The input >>
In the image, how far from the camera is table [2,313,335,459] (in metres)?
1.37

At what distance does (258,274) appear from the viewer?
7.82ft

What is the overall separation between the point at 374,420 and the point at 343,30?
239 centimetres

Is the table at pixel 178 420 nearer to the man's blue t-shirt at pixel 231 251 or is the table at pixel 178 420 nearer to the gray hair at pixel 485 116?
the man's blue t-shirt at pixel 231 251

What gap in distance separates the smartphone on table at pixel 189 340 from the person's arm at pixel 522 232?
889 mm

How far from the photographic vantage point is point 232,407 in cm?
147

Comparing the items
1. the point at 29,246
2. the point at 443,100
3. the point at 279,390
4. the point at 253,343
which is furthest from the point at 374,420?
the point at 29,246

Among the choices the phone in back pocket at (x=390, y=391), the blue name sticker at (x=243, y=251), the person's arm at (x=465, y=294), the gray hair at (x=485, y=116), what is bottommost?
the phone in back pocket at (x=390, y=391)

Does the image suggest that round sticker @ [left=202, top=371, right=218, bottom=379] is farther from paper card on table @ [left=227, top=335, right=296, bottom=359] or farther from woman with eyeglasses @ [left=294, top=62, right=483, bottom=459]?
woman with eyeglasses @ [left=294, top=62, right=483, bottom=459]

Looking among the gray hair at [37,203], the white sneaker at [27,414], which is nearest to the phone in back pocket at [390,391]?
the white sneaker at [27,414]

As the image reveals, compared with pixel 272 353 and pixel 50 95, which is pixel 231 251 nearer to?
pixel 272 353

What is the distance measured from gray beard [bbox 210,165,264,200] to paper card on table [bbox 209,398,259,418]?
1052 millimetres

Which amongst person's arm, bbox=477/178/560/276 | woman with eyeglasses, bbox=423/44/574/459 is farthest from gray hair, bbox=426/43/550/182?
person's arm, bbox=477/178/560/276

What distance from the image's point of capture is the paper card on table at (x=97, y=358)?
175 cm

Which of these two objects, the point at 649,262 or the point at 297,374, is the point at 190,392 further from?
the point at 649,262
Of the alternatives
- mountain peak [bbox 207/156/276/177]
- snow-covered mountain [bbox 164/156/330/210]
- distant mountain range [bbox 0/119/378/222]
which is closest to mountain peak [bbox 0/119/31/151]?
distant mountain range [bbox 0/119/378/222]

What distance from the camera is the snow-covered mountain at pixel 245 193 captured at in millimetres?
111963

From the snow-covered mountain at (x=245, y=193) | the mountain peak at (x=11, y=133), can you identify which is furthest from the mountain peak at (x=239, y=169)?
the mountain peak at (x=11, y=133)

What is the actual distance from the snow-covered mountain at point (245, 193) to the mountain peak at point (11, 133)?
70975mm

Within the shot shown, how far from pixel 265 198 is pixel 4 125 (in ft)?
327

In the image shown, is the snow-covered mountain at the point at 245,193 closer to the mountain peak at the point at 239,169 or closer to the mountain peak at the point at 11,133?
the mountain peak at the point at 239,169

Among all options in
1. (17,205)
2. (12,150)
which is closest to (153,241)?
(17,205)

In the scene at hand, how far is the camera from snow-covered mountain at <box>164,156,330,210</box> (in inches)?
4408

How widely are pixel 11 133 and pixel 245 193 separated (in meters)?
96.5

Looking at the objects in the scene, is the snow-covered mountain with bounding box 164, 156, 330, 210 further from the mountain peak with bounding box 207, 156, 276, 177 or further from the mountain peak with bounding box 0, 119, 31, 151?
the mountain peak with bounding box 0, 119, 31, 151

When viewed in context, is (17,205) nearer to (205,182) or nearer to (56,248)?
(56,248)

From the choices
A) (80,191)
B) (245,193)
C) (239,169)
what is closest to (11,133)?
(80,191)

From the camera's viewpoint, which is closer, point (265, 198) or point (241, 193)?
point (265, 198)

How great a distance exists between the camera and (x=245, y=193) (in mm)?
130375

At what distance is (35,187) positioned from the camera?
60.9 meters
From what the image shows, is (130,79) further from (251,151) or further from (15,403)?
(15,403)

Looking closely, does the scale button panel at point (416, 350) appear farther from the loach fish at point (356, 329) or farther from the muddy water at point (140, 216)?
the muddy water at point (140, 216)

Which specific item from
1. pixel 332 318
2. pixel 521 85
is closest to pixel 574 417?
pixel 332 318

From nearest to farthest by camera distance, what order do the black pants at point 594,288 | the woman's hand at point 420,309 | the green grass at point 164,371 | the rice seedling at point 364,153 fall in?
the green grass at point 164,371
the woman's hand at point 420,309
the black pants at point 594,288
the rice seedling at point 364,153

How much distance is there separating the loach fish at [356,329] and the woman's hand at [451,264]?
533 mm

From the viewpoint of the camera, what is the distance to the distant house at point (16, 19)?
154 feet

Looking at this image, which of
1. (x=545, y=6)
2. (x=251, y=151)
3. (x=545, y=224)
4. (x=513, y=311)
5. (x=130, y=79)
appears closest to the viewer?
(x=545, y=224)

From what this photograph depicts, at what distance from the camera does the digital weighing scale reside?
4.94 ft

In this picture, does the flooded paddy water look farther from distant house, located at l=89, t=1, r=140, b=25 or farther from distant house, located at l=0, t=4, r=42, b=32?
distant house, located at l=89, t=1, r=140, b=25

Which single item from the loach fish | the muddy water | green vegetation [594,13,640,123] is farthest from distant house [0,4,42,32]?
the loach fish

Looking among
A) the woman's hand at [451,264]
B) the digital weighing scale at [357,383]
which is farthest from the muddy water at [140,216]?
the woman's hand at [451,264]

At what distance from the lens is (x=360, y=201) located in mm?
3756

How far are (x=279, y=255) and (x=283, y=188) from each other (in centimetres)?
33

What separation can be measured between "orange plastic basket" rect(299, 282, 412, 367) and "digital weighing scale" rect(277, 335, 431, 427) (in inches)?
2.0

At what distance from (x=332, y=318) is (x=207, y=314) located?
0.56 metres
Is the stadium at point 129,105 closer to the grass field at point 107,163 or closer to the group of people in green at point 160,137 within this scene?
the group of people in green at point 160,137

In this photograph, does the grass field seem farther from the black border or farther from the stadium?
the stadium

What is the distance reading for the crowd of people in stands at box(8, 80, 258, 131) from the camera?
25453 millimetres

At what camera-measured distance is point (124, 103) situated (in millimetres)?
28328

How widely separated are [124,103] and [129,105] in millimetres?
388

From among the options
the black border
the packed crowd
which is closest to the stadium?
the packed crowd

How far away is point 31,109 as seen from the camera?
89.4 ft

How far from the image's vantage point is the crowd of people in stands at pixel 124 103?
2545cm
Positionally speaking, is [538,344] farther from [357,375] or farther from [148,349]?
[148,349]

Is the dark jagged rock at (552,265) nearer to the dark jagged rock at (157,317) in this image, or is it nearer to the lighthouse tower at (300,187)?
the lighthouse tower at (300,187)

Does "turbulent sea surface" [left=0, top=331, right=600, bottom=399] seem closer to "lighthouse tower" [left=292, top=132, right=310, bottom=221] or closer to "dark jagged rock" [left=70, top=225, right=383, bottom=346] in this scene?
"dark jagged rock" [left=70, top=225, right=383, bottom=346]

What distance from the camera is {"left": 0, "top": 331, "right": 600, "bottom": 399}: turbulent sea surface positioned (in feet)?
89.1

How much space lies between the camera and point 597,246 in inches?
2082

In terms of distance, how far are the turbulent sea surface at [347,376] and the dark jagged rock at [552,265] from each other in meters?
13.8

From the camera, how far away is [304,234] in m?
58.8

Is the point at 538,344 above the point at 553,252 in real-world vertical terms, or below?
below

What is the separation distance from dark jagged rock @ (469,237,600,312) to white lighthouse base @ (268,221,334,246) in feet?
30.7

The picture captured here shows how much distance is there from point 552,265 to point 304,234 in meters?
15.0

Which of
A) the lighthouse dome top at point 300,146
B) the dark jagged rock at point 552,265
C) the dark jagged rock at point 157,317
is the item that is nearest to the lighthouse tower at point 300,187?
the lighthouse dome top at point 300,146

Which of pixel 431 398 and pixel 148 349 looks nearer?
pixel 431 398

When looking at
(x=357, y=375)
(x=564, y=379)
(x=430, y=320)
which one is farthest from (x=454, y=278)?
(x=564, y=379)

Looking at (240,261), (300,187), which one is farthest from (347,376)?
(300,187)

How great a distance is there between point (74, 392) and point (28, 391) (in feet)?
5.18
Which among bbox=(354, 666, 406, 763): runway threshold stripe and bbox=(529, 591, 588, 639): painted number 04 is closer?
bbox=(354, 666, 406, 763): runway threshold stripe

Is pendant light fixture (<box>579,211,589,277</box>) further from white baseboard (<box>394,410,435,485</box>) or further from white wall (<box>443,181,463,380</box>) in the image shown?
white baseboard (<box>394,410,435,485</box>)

Task instructions >>
Turn everything from the start of the records down to the line containing "239 centimetres" into a two-column CSV with the headers record_text and answer. Give one row per record, with its text and its answer each in a single quoted field and any line breaks replaced by spaces.

Result >>
record_text,answer
"In the image, how far from the camera is table [2,313,335,459] (in metres)?","1.37"
"At what distance does (258,274) appear from the viewer?","7.82ft"
"What is the overall separation between the point at 374,420 and the point at 343,30?","239 centimetres"